#### Texte fourni

┌──

Cet établissement constitue une centrale d'achat au sens du code des marchés publics et de l'ordonnance n° 2005-649 du 6 juin 2005 relative aux marchés passés par certaines personnes publiques et privées non soumises au code des marchés publics.

II.-L'établissement a pour mission de passer des marchés publics, de conclure des accords-cadres de travaux, fournitures ou services et d'acquérir des fournitures ou services destinés à tout pouvoir adjudicateur ou à toute entité adjudicatrice soumis au code des marchés publics ou à l'ordonnance du 6 juin 2005 susmentionnée.

III.-L'établissement peut également intervenir au bénéfice de toute institution étrangère tenue de passer ses marchés conformément aux dispositions de l'Accord sur les marchés publics en date du 15 avril 1994 conclu dans le cadre de l'Organisation mondiale du commerce et de toute organisation internationale, intergouvernementale ou non, ayant souscrit aux obligations de transparence, de publicité et de concurrence stipulées dans cet accord.

└──

#### Questions
**1.** Réécrivez tout le passage du texte sur la centrale d'achat publique allant de « Cet établissement constitue » jusqu'à « des marchés publics. », en remplaçant « personnes publiques et privées » par « entités publiques et privées ».
**2.** Rédigez la suite du texte sur la centrale d'achat publique, à partir de sa dernière phrase.
Les données constituent un ensemble indépendant du texte sur la centrale d'achat publique.

#### Données fournies
┌──

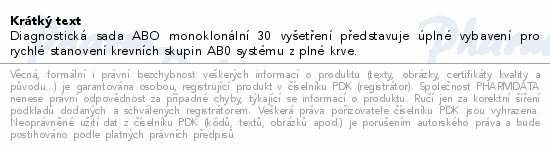 Krátký text
Diagnostická sada ABO monoklonální 30 vyšetření představuje úplné vybavení pro rychlé stanovení krevních skupin AB0 systému z plné krve.

Věcná, formální i právní bezchybnost veškerých informací o produktu (texty, obrázky, certifikáty kvality a původu...) je garantována osobou, registrující produkt v číselníku PDK (registrátor). Společnost PHARMDATA nenese právní odpovědnost za případné chyby, týkající se informací o produktu. Ručí jen za korektní šíření podkladů dodaných a schválených registrátorem. Veškerá práva pořizovatele číselníku PDK jsou vyhrazena. Neoprávněné užití dat z číselníku PDK (kódů, textů, obrázků apod.) je porušením autorského práva a bude postihováno podle platných právních předpisů.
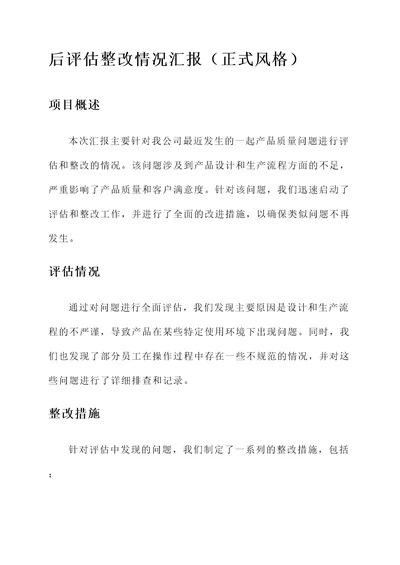 后评估整改情况汇报（正式风格）

项目概述

本次汇报主要针对我公司最近发生的一起产品质量问题进行评估和整改的情况。该问题涉及到产品设计和生产流程方面的不足，严重影响了产品质量和客户满意度。针对该问题，我们迅速启动了评估和整改工作，并进行了全面的改进措施，以确保类似问题不再发生。

评估情况

通过对问题进行全面评估，我们发现主要原因是设计和生产流程的不严谨，导致产品在某些特定使用环境下出现问题。同时，我们也发现了部分员工在操作过程中存在一些不规范的情况，并对这些问题进行了详细排查和记录。

整改措施

针对评估中发现的问题，我们制定了一系列的整改措施，包括：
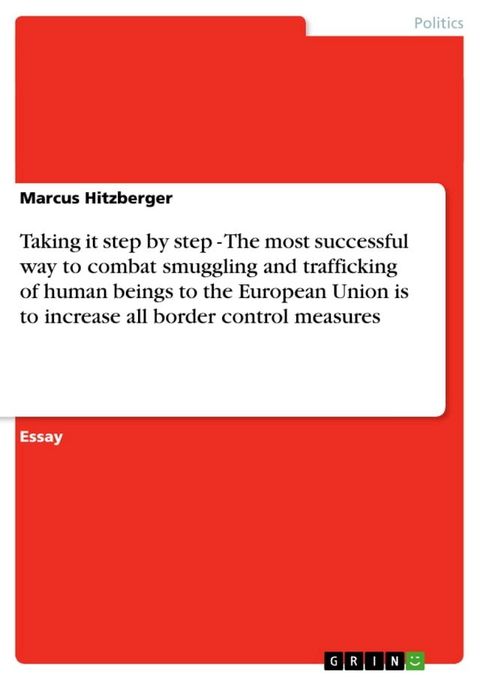 Politics

Marcus Hitzberger

Taking it step by step - The most successful way to combat smuggling and trafficking of human beings to the European Union is to increase all border control measures

Essay

GRIN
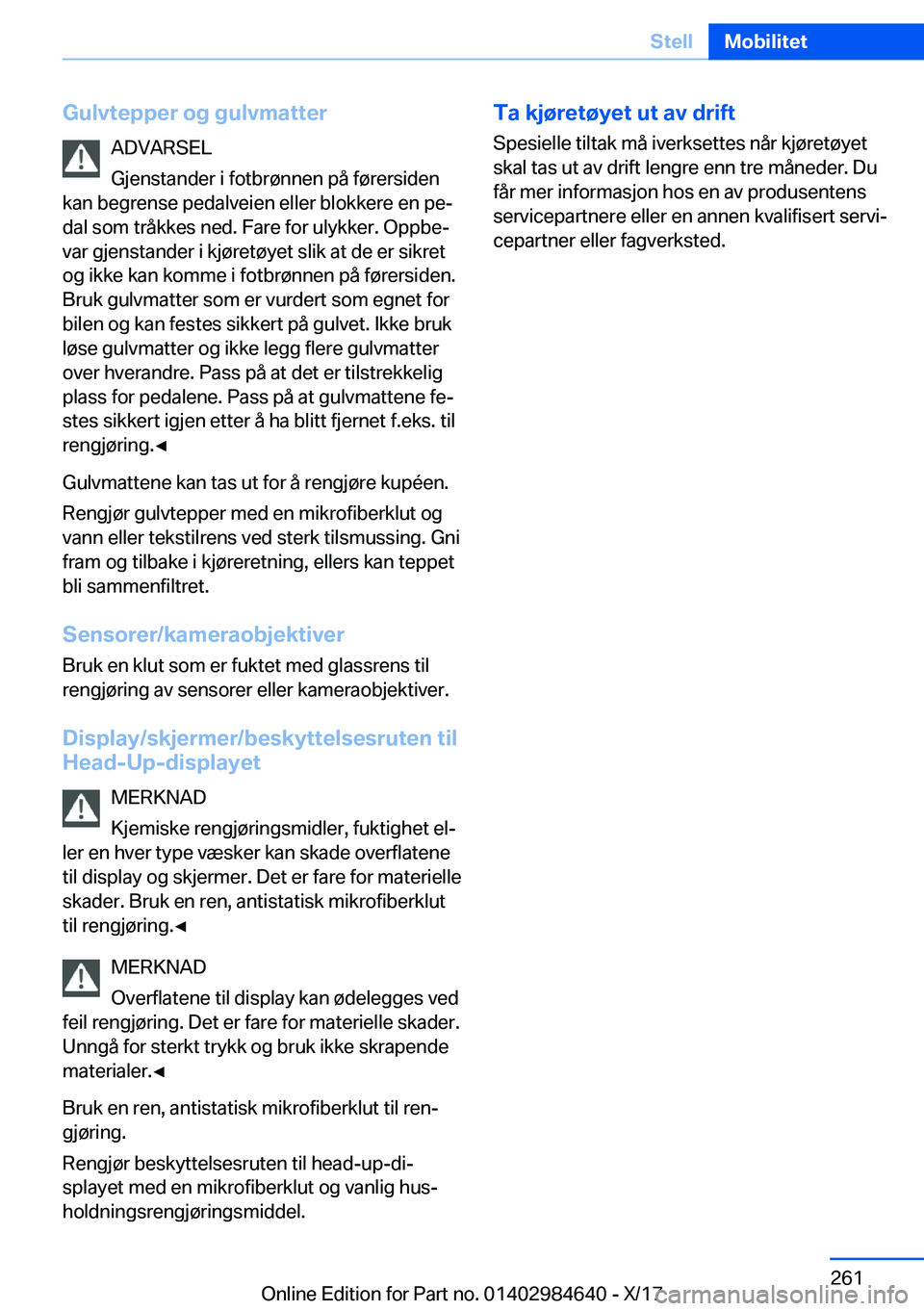 Stell Mobilitet

Gulvtepper og gulvmatter

ADVARSEL
Gjenstander i fotbrønnen på førersiden kan begrense pedalveien eller blokkere en pedal som tråkkes ned. Fare for ulykker. Oppbevar gjenstander i kjøretøyet slik at de er sikret og ikke kan komme i fotbrønnen på førersiden. Bruk gulvmatter som er vurdert som egnet for bilen og kan festes sikkert på gulvet. Ikke bruk løse gulvmatter og ikke legg flere gulvmatter over hverandre. Pass på at det er tilstrekkelig plass for pedalene. Pass på at gulvmattene festes sikkert igjen etter å ha blitt fjernet f.eks. til rengjøring.◄

Gulvmattene kan tas ut for å rengjøre kupéen.

Rengjør gulvtepper med en mikrofiberklut og vann eller tekstilrens ved sterk tilsmussing. Gni fram og tilbake i kjøreretning, ellers kan teppet bli sammenfiltret.

Sensorer/kameraobjektiver

Bruk en klut som er fuktet med glassrens til rengjøring av sensorer eller kameraobjektiver.

Display/skjermer/beskyttelsesruten til Head-Up-displayet

MERKNAD
Kjemiske rengjøringsmidler, fuktighet eller en hver type væsker kan skade overflatene til display og skjermer. Det er fare for materielle skader. Bruk en ren, antistatisk mikrofiberklut til rengjøring.◄

MERKNAD
Overflatene til display kan ødelegges ved feil rengjøring. Det er fare for materielle skader. Unngå for sterkt trykk og bruk ikke skrapende materialer.◄

Bruk en ren, antistatisk mikrofiberklut til rengjøring.

Rengjør beskyttelsesruten til head-up-displayet med en mikrofiberklut og vanlig husholdningsrengjøringsmiddel.

Ta kjøretøyet ut av drift

Spesielle tiltak må iverksettes når kjøretøyet skal tas ut av drift lengre enn tre måneder. Du får mer informasjon hos en av produsentens servicepartnere eller en annen kvalifisert servicepartner eller fagverksted.

261

Online Edition for Part no. 01402984640 - X/17

carmanualsonline.info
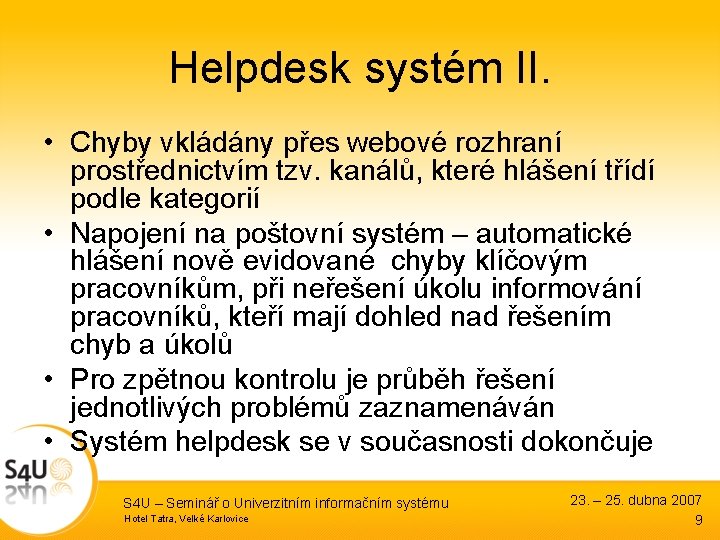 Helpdesk systém II.

• Chyby vkládány přes webové rozhraní prostřednictvím tzv. kanálů, které hlášení třídí podle kategorií
• Napojení na poštovní systém – automatické hlášení nově evidované chyby klíčovým pracovníkům, při neřešení úkolu informování pracovníků, kteří mají dohled nad řešením chyb a úkolů
• Pro zpětnou kontrolu je průběh řešení jednotlivých problémů zaznamenáván
• Systém helpdesk se v současnosti dokončuje

S4U

S4U – Seminář o Univerzitním informačním systému
Hotel Tatra, Velké Karlovice

23. – 25. dubna 2007
9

└──

#### Réponses numérotées
**1.**
Cet établissement constitue une centrale d'achat au sens du code des marchés publics et de l'ordonnance n° 2005-649 du 6 juin 2005 relative aux marchés passés par certaines entités publiques et privées non soumises au code des marchés publics.

**2.**
IV.-Il peut en outre acquérir des biens et services pour tout opérateur économique :

1° Lié à une personne publique par un contrat de partenariat en application de l'article 1er de l'ordonnance n° 2004-559 du 17 juin 2004 sur les contrats de partenariat ou de l'article L. 1414-1 du code général des collectivités territoriales ;

2° Assurant une mission d'intérêt général prévue à l'article L. 1311-2 du code général des collectivités territoriales ou à l'article L. 6148-2 du code de la santé publique ;

3° Titulaire d'un bail régi par l'article L. 2122-15 du code général de la propriété des personnes publiques ;

4° Chargé d'une mission globale régie par l'article 2 de la loi n° 87-432 du 22 juin 1987 relative au service public pénitentiaire ou par le I de l'article 3 de la loi n° 2002-1094 du 29 août 2002 d'orientation et de programmation pour la sécurité ;

5° Ou titulaire d'une délégation de service public en application de l'article 40 de la loi n° 93-122 du 29 janvier 1993 relative à la prévention de la corruption et à la transparence de la vie économique et des procédures publiques ou de l'article L. 1411-1 du code général des collectivités territoriales.

Les interventions de l'établissement au service des opérateurs mentionnés aux 1 à 5 ci-dessus ne peuvent porter que sur l'exécution des contrats ou missions qui y sont cités. »

Article 17

« L'établissement est soumis, pour la totalité de ses achats, aux dispositions du code des marchés publics applicables à l'État. »

 

Auteur :C. G.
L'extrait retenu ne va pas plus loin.